The C-Section Factor
If you delivered by cesarean, scar tissue adds a unique element. The incision is stitched through multiple layers of tissue, and as it heals, the scar can adhere to the layers beneath it, pulling the skin taut along that line. Stretched skin above the scar then folds over the tightened area, creating what’s often called a “c-section shelf” or overhang. This happens regardless of your weight. It’s a mechanical issue caused by the scar tethering skin unevenly.
Scar mobilization, where you gently massage and work the scar tissue once it’s fully healed (typically after 6 to 12 weeks), can help loosen these adhesions over time. The goal is to free the scar from the layers it’s stuck to so the skin drapes more naturally.

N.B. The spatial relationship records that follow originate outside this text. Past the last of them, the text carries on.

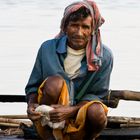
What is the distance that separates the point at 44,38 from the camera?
39.6 ft

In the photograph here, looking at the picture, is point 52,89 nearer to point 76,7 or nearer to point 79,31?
point 79,31

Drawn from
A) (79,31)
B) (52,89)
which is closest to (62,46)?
(79,31)

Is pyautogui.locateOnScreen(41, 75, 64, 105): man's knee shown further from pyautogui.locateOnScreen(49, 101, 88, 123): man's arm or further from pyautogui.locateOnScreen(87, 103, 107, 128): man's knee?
pyautogui.locateOnScreen(87, 103, 107, 128): man's knee

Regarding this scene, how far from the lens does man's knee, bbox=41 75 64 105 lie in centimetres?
432

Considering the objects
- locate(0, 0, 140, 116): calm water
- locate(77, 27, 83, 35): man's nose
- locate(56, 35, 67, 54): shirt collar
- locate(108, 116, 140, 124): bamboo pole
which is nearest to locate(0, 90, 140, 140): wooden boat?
locate(108, 116, 140, 124): bamboo pole

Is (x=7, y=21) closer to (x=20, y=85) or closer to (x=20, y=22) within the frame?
(x=20, y=22)

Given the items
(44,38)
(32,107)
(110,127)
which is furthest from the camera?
(44,38)

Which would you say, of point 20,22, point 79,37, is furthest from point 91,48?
point 20,22

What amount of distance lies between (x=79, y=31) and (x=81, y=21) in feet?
0.20

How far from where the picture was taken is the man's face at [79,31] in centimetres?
448

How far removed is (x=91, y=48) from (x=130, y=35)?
8.45 meters

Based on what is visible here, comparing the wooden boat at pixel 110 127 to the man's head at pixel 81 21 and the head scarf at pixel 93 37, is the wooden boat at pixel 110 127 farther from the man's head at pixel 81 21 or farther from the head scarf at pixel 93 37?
the man's head at pixel 81 21

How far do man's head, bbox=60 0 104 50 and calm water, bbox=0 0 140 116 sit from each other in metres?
2.07

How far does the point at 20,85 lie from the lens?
25.7 feet
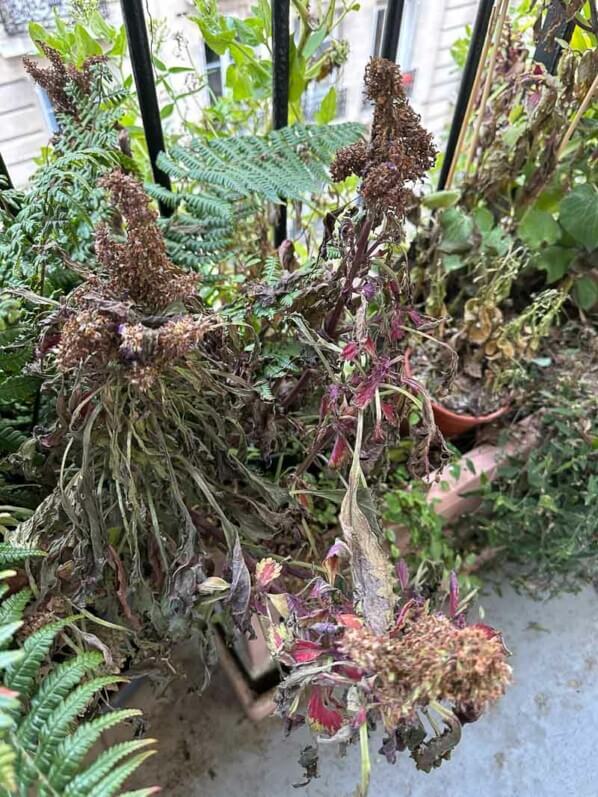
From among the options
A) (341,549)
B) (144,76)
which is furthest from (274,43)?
(341,549)

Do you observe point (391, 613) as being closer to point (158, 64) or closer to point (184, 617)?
point (184, 617)

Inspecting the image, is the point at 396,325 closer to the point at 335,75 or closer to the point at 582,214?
the point at 582,214

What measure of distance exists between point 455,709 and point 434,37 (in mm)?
1237

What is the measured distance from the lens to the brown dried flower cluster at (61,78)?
2.19 ft

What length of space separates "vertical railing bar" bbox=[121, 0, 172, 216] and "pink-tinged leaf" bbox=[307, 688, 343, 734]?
0.70 metres

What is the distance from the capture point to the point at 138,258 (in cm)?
49

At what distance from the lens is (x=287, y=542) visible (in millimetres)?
814

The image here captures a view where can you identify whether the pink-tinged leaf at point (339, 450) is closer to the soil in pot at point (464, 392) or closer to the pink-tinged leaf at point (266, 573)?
the pink-tinged leaf at point (266, 573)

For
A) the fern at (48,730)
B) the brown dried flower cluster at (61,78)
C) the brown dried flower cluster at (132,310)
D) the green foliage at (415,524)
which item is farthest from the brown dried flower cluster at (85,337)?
the green foliage at (415,524)

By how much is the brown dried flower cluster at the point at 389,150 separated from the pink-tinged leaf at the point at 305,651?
14.8 inches

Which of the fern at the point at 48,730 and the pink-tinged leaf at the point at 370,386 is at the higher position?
the pink-tinged leaf at the point at 370,386

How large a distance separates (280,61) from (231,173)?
0.57 ft

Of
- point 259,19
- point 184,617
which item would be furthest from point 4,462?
point 259,19

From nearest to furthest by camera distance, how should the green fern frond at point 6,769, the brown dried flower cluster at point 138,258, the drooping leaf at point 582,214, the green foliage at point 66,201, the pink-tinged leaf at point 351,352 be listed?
the green fern frond at point 6,769, the brown dried flower cluster at point 138,258, the pink-tinged leaf at point 351,352, the green foliage at point 66,201, the drooping leaf at point 582,214
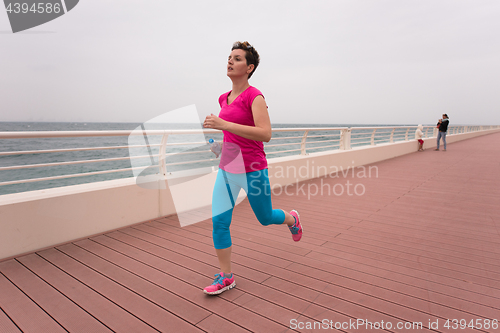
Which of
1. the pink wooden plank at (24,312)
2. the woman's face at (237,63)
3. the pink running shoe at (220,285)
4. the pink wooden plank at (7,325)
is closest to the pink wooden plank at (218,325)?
the pink running shoe at (220,285)

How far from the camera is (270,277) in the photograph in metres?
2.57

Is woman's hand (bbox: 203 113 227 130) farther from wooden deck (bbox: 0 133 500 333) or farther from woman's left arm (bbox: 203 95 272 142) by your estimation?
wooden deck (bbox: 0 133 500 333)

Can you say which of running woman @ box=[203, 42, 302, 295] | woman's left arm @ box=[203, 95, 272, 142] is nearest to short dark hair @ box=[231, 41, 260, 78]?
running woman @ box=[203, 42, 302, 295]

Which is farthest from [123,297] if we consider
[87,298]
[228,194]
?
[228,194]

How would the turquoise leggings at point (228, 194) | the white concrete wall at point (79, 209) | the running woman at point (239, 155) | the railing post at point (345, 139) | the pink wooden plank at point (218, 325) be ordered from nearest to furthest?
1. the pink wooden plank at point (218, 325)
2. the running woman at point (239, 155)
3. the turquoise leggings at point (228, 194)
4. the white concrete wall at point (79, 209)
5. the railing post at point (345, 139)

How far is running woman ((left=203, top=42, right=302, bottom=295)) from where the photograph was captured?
2.10 m

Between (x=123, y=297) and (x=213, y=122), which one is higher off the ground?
(x=213, y=122)

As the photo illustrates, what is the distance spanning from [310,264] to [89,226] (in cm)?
243

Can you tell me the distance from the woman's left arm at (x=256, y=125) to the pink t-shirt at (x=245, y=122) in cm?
7

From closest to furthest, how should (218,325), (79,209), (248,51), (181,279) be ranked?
(218,325) → (248,51) → (181,279) → (79,209)

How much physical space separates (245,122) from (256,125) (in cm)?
12

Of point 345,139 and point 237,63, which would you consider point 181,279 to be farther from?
point 345,139

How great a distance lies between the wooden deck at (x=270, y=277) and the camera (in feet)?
6.51

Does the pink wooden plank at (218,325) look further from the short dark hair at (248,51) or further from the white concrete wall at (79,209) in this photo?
the white concrete wall at (79,209)
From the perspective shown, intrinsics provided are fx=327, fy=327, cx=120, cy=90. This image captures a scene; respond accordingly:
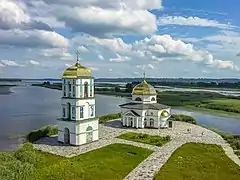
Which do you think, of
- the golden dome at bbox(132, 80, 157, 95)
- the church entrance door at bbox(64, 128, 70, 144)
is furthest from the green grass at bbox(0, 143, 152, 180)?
the golden dome at bbox(132, 80, 157, 95)

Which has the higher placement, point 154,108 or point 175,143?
point 154,108

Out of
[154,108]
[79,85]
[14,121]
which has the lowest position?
[14,121]

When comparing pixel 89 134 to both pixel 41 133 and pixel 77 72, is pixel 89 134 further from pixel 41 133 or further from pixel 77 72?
pixel 77 72

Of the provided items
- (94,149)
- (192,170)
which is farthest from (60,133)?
(192,170)

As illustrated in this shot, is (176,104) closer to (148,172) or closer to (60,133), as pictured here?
(60,133)

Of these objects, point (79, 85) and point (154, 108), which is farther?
point (154, 108)

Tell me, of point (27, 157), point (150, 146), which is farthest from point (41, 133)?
point (27, 157)

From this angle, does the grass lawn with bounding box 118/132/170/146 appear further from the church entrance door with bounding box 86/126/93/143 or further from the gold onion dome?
the gold onion dome

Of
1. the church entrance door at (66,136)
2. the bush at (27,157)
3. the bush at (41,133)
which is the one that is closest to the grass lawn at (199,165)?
the bush at (27,157)
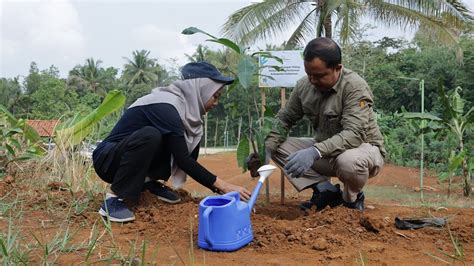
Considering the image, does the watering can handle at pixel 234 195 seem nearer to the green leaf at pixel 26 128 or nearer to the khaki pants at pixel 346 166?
the khaki pants at pixel 346 166

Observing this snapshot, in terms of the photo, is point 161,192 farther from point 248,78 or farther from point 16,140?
point 16,140

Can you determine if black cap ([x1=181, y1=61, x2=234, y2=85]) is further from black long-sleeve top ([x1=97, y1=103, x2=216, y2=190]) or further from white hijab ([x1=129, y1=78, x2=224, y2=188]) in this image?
black long-sleeve top ([x1=97, y1=103, x2=216, y2=190])

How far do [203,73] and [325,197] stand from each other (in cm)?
101

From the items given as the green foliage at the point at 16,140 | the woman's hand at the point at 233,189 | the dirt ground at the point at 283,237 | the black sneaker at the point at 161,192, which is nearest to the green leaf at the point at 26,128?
the green foliage at the point at 16,140

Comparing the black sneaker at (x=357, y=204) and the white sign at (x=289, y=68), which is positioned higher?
the white sign at (x=289, y=68)

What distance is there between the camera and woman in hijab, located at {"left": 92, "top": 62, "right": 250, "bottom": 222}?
2.20 metres

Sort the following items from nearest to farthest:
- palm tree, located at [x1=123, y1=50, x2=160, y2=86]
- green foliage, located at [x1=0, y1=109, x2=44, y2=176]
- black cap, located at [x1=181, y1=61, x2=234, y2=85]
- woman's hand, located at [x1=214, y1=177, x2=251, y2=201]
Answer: woman's hand, located at [x1=214, y1=177, x2=251, y2=201] < black cap, located at [x1=181, y1=61, x2=234, y2=85] < green foliage, located at [x1=0, y1=109, x2=44, y2=176] < palm tree, located at [x1=123, y1=50, x2=160, y2=86]

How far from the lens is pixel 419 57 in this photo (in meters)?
20.1

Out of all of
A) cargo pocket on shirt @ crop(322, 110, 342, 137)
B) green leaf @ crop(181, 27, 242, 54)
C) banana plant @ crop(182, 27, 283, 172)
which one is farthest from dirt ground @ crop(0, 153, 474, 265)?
green leaf @ crop(181, 27, 242, 54)

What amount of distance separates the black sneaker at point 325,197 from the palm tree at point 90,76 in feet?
113

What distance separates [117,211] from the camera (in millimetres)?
2238

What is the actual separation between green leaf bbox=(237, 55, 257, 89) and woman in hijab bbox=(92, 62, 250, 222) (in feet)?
0.69

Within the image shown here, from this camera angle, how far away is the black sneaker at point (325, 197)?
104 inches

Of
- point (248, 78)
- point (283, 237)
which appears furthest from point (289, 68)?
point (283, 237)
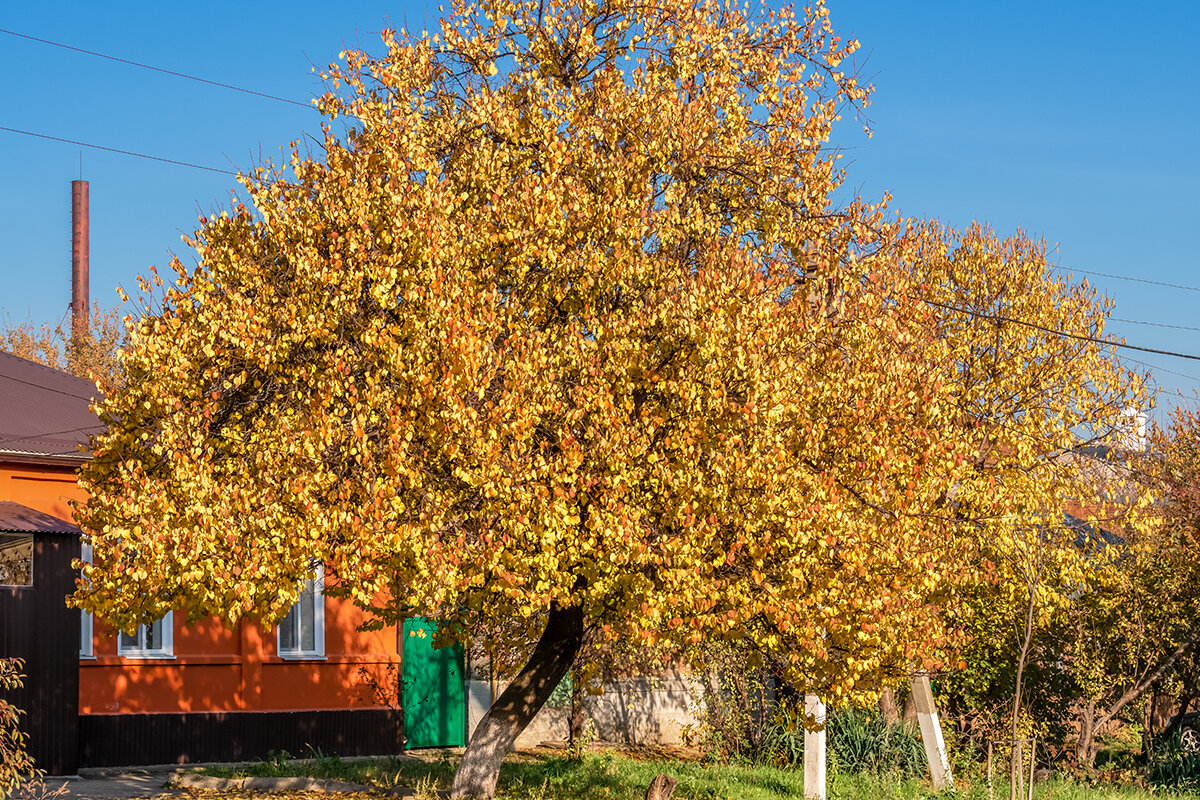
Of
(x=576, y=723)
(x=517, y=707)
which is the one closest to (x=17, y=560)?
(x=517, y=707)

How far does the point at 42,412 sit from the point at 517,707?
876 cm

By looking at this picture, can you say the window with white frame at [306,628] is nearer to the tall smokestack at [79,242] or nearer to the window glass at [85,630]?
the window glass at [85,630]

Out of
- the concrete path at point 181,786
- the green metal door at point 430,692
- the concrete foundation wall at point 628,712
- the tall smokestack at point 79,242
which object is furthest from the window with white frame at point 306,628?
the tall smokestack at point 79,242

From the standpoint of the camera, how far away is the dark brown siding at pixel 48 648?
15.0 metres

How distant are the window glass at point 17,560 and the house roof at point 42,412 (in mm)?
1204

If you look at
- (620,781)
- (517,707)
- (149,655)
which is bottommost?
(620,781)

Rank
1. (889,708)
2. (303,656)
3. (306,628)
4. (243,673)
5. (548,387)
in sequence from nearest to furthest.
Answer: (548,387) → (243,673) → (303,656) → (306,628) → (889,708)

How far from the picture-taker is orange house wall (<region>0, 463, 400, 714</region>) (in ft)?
54.1

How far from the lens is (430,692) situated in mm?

A physiotherapist or massage therapist experienced with c-section recovery can show you how to do this safely.
Posture Shifts That Create a Belly
Pregnancy tilts your pelvis forward to accommodate the weight of your baby. This anterior pelvic tilt forces your lower back into a deeper curve and pushes your belly outward. After delivery, the tilt often persists because the muscles that should correct it, your abs, hamstrings, and glutes, are weakened from months of pregnancy and the recovery period. Meanwhile, your hip flexors and lower back muscles are tight from carrying, nursing, and sitting with a newborn.
The result is a posture that makes your lower belly protrude even when there’s relatively little excess fat or skin there. You might notice it’s most pronounced when you’re standing or walking, and less visible when you lie flat. Stretching tight hip flexors and strengthening your glutes and deep abdominals can gradually correct the tilt. Even something as simple as paying attention to how you stand while holding your baby, tucking your pelvis slightly under rather than arching your back, can reduce the visual effect over weeks.
What Actually Helps at Six Months
The single most useful step at six months postpartum is getting assessed for diastasis recti, either by a pelvic floor physiotherapist or by doing the self-check described above. If the gap is significant, targeted rehabilitation is far more effective than general exercise, and it prevents you from accidentally worsening the separation with high-pressure movements like planks or crunches before you’re ready.
Beyond that, the factors are cumulative. Reducing stress where possible (even marginally) helps normalize cortisol patterns. Gentle, progressive core work rebuilds the muscular support your midsection lost. Addressing posture takes pressure off the lower back and tucks the belly in. If you had a c-section, scar massage can improve the overhang. None of these changes are fast, and none of them work in isolation, but together they address the actual reasons your body still looks this way rather than chasing a number on a scale that may not reflect what’s happening structurally.
Six months is still relatively early in the full postpartum recovery timeline. Many women continue to see meaningful changes in their abdominal shape through the first one to two years, especially once breastfeeding hormones level off and consistent core rehabilitation takes hold.